Max Smeets a constaté que les groupes criminels ont tellement de victimes qu'ils ne passent pas de temps à analyser les données qu'ils leur volent pour rechercher des éléments compromettants susceptibles d'augmenter la valeur d'une demande de rançon - ils s'intéressent davantage à la victime suivante.
Si les entreprises ne paient pas au bout de quelques semaines, les affidés peuvent être enclins à supposer que le manque de désespoir de leur victime signifie que leur attaque avec rançongiciel n'a pas causé beaucoup de dégâts. Ils peuvent être disposés à accepter des paiements moins importants en échange d'un engagement à ne pas publier les données piratées.
Le paradoxe de la confiance
Les enseignes de ransomware comme LockBit trompent et volent, mais elles doivent d'une manière ou d'une autre convaincre les victimes qu'elles sont suffisamment dignes de confiance pour restaurer leurs données en échange du paiement ; la réputation est donc importante.
L'opération Chronos a non seulement détruit l'infrastructure de LockBit, mais aussi entamé considérablement sa réputation.

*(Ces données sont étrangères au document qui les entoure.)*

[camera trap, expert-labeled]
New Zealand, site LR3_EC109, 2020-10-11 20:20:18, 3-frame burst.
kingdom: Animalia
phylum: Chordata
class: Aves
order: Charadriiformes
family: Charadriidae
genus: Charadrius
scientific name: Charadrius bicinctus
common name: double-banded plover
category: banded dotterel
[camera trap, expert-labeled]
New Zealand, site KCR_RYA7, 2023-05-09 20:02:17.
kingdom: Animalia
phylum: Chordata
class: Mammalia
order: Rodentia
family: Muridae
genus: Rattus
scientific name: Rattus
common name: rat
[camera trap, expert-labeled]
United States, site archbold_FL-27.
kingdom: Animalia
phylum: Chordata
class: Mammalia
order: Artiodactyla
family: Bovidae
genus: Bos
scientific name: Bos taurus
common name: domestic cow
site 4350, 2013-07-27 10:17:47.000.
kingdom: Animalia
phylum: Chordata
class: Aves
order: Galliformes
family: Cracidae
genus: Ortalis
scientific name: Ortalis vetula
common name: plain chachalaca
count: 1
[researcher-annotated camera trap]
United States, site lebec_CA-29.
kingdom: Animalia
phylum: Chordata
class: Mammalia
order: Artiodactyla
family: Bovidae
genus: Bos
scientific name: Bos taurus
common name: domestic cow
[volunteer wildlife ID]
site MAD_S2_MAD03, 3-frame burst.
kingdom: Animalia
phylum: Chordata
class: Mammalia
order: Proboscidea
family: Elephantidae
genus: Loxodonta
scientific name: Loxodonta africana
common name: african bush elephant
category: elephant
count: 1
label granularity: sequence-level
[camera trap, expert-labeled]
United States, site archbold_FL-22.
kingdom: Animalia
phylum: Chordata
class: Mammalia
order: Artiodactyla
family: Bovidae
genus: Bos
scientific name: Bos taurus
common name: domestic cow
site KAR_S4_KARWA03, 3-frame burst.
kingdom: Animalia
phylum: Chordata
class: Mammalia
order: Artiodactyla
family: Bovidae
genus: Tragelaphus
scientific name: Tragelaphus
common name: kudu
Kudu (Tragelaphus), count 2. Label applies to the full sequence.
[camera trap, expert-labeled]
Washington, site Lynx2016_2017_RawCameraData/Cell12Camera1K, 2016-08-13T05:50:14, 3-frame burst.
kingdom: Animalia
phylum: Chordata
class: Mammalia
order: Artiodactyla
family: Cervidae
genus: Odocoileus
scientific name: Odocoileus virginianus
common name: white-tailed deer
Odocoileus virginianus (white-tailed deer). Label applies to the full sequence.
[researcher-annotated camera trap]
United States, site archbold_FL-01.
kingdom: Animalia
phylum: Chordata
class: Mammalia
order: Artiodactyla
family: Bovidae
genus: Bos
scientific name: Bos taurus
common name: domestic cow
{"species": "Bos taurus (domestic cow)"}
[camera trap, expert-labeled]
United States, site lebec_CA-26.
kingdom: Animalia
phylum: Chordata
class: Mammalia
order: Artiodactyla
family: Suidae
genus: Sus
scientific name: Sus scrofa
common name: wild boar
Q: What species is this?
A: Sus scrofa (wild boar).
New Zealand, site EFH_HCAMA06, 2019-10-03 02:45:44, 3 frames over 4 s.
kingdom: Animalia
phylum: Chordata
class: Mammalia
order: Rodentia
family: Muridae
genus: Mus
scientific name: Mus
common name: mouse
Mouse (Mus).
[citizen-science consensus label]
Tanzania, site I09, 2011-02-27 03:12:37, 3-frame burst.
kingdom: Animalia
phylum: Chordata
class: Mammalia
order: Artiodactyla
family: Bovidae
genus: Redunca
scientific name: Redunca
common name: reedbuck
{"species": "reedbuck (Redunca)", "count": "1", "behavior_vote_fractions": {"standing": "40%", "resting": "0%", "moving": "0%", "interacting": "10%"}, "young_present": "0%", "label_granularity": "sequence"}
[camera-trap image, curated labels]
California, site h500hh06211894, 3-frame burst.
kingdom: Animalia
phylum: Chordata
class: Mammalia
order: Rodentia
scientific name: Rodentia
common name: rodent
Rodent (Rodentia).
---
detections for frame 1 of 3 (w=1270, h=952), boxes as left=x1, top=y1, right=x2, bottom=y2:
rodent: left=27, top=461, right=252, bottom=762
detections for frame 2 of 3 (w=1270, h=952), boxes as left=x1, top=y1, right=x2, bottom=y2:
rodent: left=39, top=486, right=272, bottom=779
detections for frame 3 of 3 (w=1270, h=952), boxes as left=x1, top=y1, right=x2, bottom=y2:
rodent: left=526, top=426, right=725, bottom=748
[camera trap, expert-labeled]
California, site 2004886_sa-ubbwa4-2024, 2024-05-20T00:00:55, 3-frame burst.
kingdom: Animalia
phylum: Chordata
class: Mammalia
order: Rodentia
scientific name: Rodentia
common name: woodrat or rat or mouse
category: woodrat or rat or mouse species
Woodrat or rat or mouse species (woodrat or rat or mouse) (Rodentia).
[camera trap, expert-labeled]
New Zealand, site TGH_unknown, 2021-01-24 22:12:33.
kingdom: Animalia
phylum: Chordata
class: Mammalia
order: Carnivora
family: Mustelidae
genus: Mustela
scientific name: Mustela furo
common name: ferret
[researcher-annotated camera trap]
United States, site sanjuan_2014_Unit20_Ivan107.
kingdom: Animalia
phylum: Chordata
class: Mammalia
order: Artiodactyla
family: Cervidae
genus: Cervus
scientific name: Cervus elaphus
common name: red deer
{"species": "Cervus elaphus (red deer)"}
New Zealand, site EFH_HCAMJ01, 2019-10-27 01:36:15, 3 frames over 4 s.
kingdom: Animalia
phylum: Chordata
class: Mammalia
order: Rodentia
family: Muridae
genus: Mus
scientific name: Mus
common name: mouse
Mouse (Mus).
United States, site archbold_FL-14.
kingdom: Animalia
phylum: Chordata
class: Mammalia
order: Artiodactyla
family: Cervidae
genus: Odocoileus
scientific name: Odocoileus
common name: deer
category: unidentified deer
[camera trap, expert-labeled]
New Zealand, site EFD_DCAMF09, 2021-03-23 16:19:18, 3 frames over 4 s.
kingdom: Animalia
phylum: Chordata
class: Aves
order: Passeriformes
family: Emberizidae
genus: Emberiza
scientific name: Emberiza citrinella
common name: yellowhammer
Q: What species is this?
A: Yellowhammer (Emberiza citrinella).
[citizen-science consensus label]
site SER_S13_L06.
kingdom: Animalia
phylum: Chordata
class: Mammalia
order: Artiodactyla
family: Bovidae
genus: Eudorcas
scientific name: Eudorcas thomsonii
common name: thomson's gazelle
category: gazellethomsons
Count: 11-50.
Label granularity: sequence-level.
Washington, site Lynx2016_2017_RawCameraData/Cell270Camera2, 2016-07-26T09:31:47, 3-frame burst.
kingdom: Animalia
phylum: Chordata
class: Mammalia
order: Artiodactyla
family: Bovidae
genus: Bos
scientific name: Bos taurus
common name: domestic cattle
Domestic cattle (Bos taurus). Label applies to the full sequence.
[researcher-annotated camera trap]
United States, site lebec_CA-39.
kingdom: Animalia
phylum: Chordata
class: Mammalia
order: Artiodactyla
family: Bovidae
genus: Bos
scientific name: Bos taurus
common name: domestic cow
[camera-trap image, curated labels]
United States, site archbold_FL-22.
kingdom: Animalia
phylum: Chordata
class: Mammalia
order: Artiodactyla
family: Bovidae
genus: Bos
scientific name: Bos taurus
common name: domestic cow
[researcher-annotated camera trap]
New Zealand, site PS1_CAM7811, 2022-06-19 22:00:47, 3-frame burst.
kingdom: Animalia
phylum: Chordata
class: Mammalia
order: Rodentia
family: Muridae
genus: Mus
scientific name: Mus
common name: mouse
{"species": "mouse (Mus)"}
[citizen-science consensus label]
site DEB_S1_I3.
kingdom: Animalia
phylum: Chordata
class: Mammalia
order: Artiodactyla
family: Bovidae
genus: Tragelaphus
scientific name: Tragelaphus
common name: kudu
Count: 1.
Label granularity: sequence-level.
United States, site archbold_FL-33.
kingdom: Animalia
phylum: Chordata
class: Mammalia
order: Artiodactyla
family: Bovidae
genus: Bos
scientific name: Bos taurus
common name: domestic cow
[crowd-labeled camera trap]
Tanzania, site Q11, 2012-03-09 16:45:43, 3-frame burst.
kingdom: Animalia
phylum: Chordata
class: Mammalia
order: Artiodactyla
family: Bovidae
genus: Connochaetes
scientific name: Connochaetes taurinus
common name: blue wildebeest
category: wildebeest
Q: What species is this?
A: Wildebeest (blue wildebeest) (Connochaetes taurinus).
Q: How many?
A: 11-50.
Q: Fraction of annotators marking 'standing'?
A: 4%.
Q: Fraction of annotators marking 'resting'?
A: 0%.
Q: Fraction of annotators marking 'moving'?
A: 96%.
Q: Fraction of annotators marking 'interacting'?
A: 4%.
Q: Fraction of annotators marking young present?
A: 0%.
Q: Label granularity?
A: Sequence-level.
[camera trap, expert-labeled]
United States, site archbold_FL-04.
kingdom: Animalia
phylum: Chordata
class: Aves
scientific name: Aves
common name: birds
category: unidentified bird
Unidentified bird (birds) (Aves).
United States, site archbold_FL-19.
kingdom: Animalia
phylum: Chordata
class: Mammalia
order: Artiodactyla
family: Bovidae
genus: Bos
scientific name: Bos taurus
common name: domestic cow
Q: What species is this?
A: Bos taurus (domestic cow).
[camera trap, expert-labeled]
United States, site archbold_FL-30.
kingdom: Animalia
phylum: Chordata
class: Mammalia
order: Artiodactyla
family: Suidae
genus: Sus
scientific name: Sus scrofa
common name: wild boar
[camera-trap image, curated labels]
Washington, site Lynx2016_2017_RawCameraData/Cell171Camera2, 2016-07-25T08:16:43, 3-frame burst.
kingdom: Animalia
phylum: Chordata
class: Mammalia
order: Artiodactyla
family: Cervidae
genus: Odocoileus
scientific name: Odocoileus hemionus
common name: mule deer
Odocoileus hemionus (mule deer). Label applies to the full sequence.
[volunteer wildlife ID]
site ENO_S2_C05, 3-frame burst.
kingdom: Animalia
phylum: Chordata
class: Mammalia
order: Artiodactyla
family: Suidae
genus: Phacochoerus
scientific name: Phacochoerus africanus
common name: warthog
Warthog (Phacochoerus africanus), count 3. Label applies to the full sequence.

Par exemple, le groupe a déclaré bannir les affidés ayant frappé un hôpital pour enfants à Toronto, ce qu'il n'a pas fait. LockBit a également promis de supprimer les données des victimes de ses serveurs si elles acceptaient de payer, ce qui n'a souvent pas été le cas.
Lorsque des gangs criminels ont tenté de relancer LockBit en décembre 2024, sa réputation avait été irrémédiablement entachée.
Avant l'opération Chronos, entre mai 2022 et février 2022, un nombre très limité d'affidés de LockBit 3.0 a effectivement reçu des paiements. Pour Max Smeets, "LockBit est tellement terni que même s'il peut remettre en place son infrastructure, il n'est plus que l'ombre de lui-même".